Each line of the material below that holds the word "versus" needs to be copied.
[DATA SUPPLIED]
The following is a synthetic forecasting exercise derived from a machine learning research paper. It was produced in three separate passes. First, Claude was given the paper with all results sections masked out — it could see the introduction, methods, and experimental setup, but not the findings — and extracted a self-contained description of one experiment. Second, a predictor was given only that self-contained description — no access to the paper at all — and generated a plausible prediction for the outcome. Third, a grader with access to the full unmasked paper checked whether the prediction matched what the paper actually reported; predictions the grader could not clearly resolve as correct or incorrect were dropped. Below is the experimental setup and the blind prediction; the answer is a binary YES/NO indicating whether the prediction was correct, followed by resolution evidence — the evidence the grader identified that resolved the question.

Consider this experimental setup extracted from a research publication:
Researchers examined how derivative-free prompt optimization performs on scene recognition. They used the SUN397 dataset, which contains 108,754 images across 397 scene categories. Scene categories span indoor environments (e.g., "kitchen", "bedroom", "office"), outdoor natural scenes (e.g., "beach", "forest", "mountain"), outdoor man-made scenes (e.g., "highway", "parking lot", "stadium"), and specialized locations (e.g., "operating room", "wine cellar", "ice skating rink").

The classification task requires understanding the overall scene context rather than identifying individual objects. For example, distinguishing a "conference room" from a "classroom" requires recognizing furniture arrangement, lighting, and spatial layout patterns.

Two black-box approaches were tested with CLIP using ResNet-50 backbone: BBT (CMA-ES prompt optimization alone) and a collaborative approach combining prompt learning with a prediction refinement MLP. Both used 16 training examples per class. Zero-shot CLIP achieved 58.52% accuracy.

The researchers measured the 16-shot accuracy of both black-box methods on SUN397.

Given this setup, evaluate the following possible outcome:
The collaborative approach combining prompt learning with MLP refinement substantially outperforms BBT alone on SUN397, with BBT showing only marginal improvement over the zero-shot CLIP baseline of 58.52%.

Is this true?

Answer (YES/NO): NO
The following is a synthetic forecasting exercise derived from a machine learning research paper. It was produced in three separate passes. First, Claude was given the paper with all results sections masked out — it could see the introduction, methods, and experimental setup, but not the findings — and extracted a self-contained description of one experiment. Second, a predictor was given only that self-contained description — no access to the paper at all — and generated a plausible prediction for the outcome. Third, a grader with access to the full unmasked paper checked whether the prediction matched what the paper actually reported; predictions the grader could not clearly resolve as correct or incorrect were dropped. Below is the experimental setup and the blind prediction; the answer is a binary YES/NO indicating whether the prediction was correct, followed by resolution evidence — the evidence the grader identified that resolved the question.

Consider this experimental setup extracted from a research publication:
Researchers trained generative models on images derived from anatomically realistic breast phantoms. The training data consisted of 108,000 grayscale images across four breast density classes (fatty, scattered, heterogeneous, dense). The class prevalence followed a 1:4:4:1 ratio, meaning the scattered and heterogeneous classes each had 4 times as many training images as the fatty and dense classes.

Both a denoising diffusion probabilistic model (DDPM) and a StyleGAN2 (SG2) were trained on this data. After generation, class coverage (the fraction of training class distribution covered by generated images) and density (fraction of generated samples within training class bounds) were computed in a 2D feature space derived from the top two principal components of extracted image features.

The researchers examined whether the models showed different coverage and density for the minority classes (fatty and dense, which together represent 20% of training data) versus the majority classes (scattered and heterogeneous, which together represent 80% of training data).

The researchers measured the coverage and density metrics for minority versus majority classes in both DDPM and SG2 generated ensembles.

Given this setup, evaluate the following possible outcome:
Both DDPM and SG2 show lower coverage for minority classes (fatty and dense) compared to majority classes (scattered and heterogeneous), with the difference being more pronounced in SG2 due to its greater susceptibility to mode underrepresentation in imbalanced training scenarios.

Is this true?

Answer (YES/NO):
[/DATA SUPPLIED]
> _SOLUTION FOR THIS TASK_
The researchers examined whether the models showed different coverage and density for the minority classes (fatty and dense, which together represent 20% of training data) versus the majority classes (scattered and heterogeneous, which together represent 80% of training data).
The researchers measured the coverage and density metrics for minority versus majority classes in both DDPM and SG2 generated ensembles.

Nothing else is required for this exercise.